--- START RECORD SET ---

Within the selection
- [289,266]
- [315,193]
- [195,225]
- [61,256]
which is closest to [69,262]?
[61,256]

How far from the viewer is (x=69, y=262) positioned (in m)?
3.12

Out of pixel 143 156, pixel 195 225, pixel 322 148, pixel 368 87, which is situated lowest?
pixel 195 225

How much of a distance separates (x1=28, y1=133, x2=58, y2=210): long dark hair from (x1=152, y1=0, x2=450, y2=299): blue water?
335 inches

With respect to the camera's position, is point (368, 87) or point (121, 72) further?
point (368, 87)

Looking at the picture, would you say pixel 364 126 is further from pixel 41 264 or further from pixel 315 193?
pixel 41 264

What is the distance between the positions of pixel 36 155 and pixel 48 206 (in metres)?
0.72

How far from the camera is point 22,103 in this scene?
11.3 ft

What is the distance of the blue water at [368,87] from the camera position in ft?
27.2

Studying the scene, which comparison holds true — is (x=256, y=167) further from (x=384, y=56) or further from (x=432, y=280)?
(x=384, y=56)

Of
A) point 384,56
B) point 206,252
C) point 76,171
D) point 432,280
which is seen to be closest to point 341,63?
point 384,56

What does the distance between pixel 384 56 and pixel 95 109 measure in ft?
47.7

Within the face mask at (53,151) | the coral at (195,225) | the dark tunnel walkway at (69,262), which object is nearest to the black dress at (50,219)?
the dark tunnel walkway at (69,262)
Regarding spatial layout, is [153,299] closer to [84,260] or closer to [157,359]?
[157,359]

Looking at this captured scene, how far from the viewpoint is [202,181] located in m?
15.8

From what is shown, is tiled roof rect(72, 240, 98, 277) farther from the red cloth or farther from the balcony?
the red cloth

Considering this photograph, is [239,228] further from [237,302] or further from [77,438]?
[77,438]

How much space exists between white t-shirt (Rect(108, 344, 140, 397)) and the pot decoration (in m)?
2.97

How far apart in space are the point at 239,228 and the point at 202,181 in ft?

--- END RECORD SET ---

* WHAT YOU HAVE TO DO
Recast the material as a Markdown table, starting at the line that contains "How much space" and ending at the last line of the material. Use the columns Row and Line, number each row, and leave out blank lines.

* RESULT FOR THIS TASK
| Row | Line |
|---|---|
| 1 | How much space exists between white t-shirt (Rect(108, 344, 140, 397)) and the pot decoration (in m)? |
| 2 | 2.97 |
| 3 | How far apart in space are the point at 239,228 and the point at 202,181 in ft? |